中古車を売却したときに売主が問われる瑕疵担保責任と言われても、あまり良く分からない方がいらっしゃると思います。

 

簡単に説明すると、あなたが売主で業者が買主で、中古車の売買をした後に故障などが起こった場合、その故障要因を事前に知っていて隠された状態で引き渡された場合に起こる責任のことです。

 

この適用が買取業者側が主張できるものということで、車を評価するプロである査定士が見逃した部分まで請求されるのはおかしい!ということで争いがあります。

 

これが中古車を売却したときに売主が問われる瑕疵担保責任です。

 

今回この瑕疵担保責任の追及に正当性があるのかどうか、また例を見ながら補償する必要があるのかを確認します。

中古車を売却したときの瑕疵担保責任は正当性がある

車を売る方には残念ですが、中古車を売った場合の瑕疵担保責任は正当性があります。

 

民法570条の売主の瑕疵担保責任

売買の目的物に隠れた瑕疵があったときは、第566条の規定を準用する。ただし、強制競売の場合は、この限りでない。

引用:Wikibooks 民法第570条

 

民法570条では隠れた瑕疵があったときに第566条の規定を準用するとありますので、さらに566条も見てみます。

 

民法566条の地上権等がある場合等における売主の担保責任

  1. 売買の目的物が地上権、永小作権、地役権、留置権又は質権の目的である場合において、買主がこれを知らず、かつ、そのために契約をした目的を達することができないときは、買主は、契約の解除をすることができる。この場合において、契約の解除をすることができないときは、損害賠償の請求のみをすることができる。
  2. 前項の規定は、売買の目的である不動産のために存すると称した地役権が存しなかった場合及びその不動産について登記をした賃貸借があった場合について準用する。
  3. 前二項の場合において、契約の解除又は損害賠償の請求は、買主が事実を知った時から一年以内にしなければならない。

品用:Wikibooks 民法第566条

 

重要なところにマーカーを付けました。

• [記録データ]:

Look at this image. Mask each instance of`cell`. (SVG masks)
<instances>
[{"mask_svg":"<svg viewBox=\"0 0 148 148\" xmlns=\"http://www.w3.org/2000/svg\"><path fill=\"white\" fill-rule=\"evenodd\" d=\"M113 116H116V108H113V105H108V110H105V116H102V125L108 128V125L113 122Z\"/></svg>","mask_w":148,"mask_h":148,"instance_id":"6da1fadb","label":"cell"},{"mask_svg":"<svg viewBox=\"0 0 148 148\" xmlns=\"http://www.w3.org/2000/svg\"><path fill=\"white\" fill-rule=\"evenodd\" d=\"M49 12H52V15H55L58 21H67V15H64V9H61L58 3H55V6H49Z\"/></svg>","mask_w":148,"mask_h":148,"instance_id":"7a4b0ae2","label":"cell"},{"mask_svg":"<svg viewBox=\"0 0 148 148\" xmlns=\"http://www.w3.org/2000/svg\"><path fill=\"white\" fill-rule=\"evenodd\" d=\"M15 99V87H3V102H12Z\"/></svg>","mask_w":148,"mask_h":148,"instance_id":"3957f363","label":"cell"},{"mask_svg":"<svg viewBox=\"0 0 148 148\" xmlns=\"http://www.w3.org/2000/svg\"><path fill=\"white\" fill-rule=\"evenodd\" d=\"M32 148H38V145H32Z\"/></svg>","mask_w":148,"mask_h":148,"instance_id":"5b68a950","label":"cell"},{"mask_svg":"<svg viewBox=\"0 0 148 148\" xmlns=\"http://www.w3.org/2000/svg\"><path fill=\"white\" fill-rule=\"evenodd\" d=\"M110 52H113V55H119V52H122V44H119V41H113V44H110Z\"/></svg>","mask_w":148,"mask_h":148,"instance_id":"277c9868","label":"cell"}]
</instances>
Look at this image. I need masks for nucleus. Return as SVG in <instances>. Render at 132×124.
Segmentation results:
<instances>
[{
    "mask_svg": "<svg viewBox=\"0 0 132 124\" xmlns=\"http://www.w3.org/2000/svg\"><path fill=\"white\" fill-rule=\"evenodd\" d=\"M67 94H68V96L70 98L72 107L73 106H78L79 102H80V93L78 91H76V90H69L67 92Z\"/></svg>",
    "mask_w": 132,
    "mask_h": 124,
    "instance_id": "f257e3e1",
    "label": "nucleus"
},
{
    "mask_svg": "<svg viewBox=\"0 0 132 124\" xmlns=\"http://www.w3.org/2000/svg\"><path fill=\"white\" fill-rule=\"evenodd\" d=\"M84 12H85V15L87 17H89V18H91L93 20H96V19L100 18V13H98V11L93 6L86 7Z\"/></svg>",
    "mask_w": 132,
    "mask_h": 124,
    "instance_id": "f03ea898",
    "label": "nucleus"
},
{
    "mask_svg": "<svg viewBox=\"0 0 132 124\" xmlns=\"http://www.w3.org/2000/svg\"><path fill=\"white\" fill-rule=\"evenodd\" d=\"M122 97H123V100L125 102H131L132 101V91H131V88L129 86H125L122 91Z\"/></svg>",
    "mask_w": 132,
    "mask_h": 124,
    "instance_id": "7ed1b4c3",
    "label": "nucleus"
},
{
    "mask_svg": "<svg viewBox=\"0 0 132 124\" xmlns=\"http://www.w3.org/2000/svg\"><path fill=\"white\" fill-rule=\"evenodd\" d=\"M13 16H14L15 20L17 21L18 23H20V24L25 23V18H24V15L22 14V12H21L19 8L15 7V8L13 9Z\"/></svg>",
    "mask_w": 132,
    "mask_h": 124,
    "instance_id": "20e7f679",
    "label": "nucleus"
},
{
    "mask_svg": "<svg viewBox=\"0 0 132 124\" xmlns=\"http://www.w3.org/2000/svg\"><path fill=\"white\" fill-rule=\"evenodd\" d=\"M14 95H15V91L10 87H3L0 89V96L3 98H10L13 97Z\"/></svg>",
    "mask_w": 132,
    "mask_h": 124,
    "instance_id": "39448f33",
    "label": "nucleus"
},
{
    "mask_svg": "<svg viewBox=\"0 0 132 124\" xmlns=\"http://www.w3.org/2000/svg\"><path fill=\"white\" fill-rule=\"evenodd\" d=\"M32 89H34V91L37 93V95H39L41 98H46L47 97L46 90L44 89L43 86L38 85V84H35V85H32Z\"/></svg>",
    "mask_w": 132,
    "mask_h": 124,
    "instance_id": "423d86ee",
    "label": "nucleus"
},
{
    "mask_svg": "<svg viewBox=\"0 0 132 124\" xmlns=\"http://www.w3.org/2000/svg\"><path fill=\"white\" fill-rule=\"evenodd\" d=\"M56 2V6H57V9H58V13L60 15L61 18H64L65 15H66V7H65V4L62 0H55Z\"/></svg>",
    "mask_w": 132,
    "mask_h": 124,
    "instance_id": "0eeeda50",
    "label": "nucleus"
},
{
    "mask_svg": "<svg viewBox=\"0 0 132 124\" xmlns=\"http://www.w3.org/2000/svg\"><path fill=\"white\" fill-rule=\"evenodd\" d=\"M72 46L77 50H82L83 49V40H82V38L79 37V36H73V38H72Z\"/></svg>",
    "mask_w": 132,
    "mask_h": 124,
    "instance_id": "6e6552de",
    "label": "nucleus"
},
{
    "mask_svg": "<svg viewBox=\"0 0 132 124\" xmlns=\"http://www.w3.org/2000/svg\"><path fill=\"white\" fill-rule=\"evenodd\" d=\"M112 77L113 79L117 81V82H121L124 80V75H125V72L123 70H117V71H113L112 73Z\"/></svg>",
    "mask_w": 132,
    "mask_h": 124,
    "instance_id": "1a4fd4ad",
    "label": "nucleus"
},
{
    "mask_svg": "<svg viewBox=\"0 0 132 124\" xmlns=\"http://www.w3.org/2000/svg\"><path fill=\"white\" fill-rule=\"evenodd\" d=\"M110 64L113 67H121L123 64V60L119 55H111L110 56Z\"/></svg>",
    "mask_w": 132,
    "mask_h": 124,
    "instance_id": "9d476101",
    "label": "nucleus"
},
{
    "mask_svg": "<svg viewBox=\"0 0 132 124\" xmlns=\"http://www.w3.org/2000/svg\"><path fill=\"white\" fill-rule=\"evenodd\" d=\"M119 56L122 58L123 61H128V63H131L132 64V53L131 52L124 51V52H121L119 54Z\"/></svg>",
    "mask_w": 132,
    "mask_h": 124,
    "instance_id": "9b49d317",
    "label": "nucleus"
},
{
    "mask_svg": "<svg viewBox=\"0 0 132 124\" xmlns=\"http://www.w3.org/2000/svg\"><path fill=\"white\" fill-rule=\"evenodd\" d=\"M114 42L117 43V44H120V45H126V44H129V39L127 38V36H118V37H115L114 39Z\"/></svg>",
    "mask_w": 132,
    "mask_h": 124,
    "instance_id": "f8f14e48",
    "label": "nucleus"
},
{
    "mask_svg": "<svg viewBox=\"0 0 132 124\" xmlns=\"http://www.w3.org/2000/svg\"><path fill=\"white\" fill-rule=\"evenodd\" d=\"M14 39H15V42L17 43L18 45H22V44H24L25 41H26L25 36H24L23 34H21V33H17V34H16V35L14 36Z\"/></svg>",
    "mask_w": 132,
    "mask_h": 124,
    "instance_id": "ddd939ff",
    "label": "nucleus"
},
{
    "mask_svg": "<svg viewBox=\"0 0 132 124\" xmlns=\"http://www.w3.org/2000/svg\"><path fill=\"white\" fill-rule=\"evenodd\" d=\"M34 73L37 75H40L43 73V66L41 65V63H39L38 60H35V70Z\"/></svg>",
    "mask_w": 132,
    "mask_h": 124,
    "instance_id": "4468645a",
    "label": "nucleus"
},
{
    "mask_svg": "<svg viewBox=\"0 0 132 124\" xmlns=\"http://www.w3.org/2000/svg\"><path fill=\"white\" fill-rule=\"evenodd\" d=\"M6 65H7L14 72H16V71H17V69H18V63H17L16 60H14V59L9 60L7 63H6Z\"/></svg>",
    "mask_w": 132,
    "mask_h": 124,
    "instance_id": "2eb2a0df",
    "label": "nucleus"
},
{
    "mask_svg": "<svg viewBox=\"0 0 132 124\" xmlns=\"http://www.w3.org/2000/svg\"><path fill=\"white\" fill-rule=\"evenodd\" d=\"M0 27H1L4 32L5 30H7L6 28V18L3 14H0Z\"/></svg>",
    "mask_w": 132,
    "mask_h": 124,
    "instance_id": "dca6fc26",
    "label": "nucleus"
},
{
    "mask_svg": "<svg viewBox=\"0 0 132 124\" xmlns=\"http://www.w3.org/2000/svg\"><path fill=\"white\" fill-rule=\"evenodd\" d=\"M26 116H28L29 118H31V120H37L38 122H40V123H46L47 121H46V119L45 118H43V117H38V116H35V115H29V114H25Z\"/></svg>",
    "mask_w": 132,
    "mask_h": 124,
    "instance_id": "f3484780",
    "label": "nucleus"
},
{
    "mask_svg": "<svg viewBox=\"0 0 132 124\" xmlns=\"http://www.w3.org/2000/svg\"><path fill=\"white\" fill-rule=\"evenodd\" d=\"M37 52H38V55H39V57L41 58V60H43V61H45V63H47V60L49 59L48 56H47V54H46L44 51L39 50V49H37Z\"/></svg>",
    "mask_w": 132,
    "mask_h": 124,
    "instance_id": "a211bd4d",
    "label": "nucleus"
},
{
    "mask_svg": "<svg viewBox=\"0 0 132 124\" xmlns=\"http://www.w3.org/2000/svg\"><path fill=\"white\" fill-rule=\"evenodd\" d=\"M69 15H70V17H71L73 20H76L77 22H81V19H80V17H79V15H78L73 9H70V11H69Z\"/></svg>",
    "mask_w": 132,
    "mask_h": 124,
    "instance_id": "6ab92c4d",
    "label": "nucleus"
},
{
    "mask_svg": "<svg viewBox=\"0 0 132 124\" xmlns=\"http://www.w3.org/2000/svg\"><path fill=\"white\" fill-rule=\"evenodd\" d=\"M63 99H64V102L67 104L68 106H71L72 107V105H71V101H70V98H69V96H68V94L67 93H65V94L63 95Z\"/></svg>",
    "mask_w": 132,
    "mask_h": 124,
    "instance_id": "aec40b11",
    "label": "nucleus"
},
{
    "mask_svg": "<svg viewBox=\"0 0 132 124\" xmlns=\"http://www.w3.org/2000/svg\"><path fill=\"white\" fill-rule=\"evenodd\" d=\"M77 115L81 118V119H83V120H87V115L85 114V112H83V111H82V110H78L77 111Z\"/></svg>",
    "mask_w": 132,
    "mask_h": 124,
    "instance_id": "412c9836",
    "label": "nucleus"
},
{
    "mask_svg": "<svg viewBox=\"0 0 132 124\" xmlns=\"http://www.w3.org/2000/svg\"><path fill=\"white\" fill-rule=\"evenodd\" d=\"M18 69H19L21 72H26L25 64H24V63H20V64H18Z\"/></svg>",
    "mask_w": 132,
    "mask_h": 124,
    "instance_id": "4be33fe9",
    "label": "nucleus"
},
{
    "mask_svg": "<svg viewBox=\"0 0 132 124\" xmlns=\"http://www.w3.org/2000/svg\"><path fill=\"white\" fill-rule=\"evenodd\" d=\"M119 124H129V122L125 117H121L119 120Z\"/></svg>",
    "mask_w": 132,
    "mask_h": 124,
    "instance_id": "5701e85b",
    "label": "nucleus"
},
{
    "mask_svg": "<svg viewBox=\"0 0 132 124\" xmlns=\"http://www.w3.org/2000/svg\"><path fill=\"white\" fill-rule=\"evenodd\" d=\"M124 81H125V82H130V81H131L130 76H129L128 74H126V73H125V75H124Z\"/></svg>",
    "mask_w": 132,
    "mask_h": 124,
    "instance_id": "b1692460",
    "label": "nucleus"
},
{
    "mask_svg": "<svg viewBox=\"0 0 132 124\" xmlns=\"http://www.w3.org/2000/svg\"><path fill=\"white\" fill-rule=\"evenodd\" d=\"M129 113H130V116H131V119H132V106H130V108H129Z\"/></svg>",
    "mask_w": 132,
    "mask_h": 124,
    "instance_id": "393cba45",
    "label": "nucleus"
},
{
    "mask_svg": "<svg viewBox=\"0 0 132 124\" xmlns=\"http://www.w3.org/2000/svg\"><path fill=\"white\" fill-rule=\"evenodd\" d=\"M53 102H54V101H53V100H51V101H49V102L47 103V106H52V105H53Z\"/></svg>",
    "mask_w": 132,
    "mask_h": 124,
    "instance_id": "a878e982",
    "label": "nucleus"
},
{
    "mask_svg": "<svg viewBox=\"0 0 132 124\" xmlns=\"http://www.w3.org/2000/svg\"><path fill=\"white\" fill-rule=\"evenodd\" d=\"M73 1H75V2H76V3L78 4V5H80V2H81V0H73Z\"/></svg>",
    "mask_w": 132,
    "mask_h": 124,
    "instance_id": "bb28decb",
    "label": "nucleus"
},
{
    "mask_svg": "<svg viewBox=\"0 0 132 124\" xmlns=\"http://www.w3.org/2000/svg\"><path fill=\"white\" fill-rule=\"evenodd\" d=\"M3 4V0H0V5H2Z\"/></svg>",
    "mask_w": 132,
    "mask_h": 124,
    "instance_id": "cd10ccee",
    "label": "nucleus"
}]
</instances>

• [課題 A]:
課題文によると、民法570条では、売買の目的物に隠れた瑕疵があったときにどの条文の規定を準用するとされていますか。
• [課題 B]:
次の(i)〜(iii)が課題文の内容と合うかどうかを、はい・いいえで答え、判断の根拠となる課題文の言葉をそのまま引用してください。
(i) 中古車を売った場合の瑕疵担保責任には正当性がある。
(ii) 民法570条の規定は強制競売の場合にも適用される。
(iii) 民法566条では、契約の解除又は損害賠償の請求は、買主が事実を知った時から二年以内にしなければならないとされている。
• [課題 C]:
課題文に引用された民法566条の第1項で、売買の目的物がその目的である場合として挙げられている権利をすべて書き出してください。
各行は参照しなくてよい。

• [解答 A]:
第566条の規定です。

• [解答 B]:
(i) はい。「中古車を売った場合の瑕疵担保責任は正当性があります。」
(ii) いいえ。「ただし、強制競売の場合は、この限りでない。」
(iii) いいえ。「契約の解除又は損害賠償の請求は、買主が事実を知った時から一年以内にしなければならない。」

• [解答 C]:
地上権、永小作権、地役権、留置権、質権